» **CONSIGNES**
**a.** D'après le texte sur l'Indopacifique, combien des 189 comptes rendus officiels du Département d'État des quatre premiers mois de 2024 portent sur la région ?
**b.** Présentez sous forme de liste le paragraphe du texte sur l'Indopacifique qui commence par « Il faut aussi noter », en conservant ses faits principaux.
**c.** Recopiez le passage du texte sur l'Indopacifique qui commence par « Le soutien occidental » et se termine par « politique dans l’Indopacifique. ».

» **EXTRAIT DU TEXTE**
Néanmoins, l’objectif officieux de la Chine à travers ces collaborations est bien sûr d’assujettir ses partenaires à travers un régime de dépendance afin de mieux les contraindre dans le cadre de la guerre politique qu’elle mène contre l’occident et ses alliés. Typiquement, la Chine avait largement favorisé le développement commercial du tourisme à destination des Chinois au Palaos avant d’imposer brutalement des restrictions à ce secteur, plaçant le pays dans une situation économique précaire et amenant la population à manifester pour une politique favorable à la République Populaire de Chine, ce qui n’a pour autant pas fait plier le Sénat. Toutefois le Lobbying Chinois a finalement fait annuler par ce dernier le projet d’installation de défense antimissile Patriot Américain.
Plus alarmant, les mesures de soutiens et de développement de la Chine viennent souvent avec un lot d’activités illicites et de corruption qui vise à déstabiliser durablement les démocraties de ses partenaires.
Le soutien occidental
Il faut aussi noter que la région indopacifique n’est pas pleinement séduite par l’aide américaine. En effet, d'après John Hennessey-Niland, l’ancien ambassadeur des Etats-Unis à Palaos, les habitants de la région estiment que les Etats-Unis se sont montrés en partie négligents vis-à-vis d’eux. Toutefois, après le mandat de Trump qui avait mis le pays en retrait, l’administration Biden a eu à cœur de renforcer sa politique dans l’Indopacifique.
De ce fait, la liste des comptes rendus officiels du Département d’État durant les quatre premiers mois de 2024 représente bien l’implication sur le moyen et long terme des Etats Unis dans la région. En effet, sur un total de 189 comptes rendus, 48 en font état alors que le reste concerne en grande majorité l’Ukraine et le conflit à Gaza. Les accords avec le Japon, la Corée du Sud et les Philippines se sont ainsi intensifiés et comportent des volets militaires, économiques et politiques développés. À cette occasion, un rapprochement entre le Japon et la Corée s’est même opéré après des années de tensions, soulignant l’urgence de faire front commun.

» **EXTRAIT DE DONNÉES**
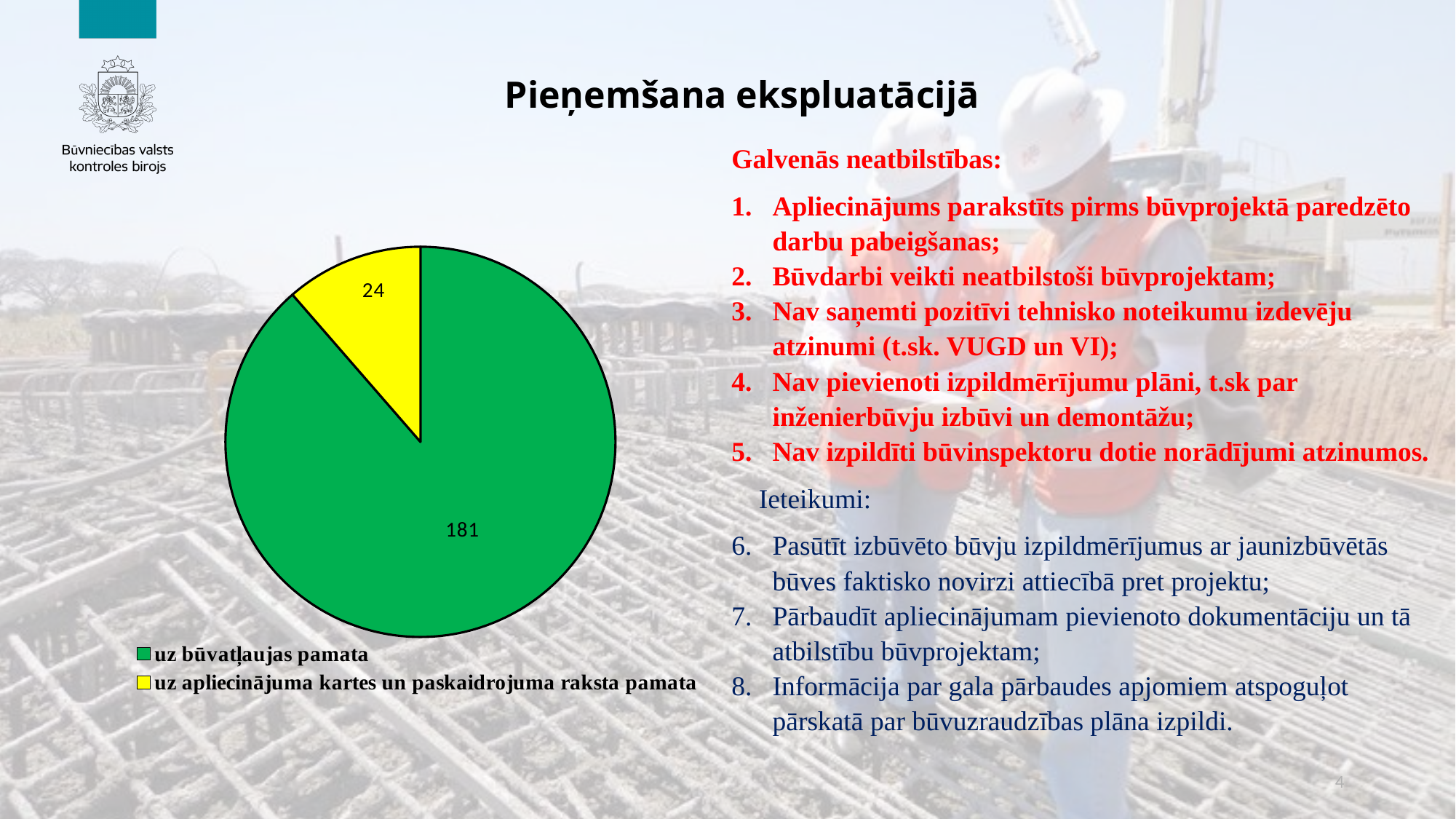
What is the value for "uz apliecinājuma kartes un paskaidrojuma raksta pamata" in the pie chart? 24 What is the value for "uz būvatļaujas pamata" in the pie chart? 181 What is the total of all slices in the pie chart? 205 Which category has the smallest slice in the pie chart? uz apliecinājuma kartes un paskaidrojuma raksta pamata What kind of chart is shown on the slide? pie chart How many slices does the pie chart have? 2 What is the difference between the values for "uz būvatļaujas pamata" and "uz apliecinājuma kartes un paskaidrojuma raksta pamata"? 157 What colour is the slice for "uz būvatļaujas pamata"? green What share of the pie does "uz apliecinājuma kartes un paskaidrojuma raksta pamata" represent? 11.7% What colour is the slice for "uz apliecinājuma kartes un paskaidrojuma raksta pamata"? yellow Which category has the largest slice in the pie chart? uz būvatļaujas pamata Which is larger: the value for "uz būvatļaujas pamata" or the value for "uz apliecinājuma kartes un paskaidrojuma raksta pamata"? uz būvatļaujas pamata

» **RÉPONSES AUX CONSIGNES**
**a.** 48 comptes rendus sur 189.

**b.**
- La région indopacifique n'est pas pleinement séduite par l'aide américaine.
- Selon John Hennessey-Niland, ancien ambassadeur des États-Unis à Palaos, les habitants estiment que les États-Unis se sont montrés en partie négligents envers eux.
- Le mandat de Trump avait mis le pays en retrait.
- L'administration Biden a ensuite voulu renforcer sa politique dans l'Indopacifique.

**c.**
Le soutien occidental
Il faut aussi noter que la région indopacifique n’est pas pleinement séduite par l’aide américaine. En effet, d'après John Hennessey-Niland, l’ancien ambassadeur des Etats-Unis à Palaos, les habitants de la région estiment que les Etats-Unis se sont montrés en partie négligents vis-à-vis d’eux. Toutefois, après le mandat de Trump qui avait mis le pays en retrait, l’administration Biden a eu à cœur de renforcer sa politique dans l’Indopacifique.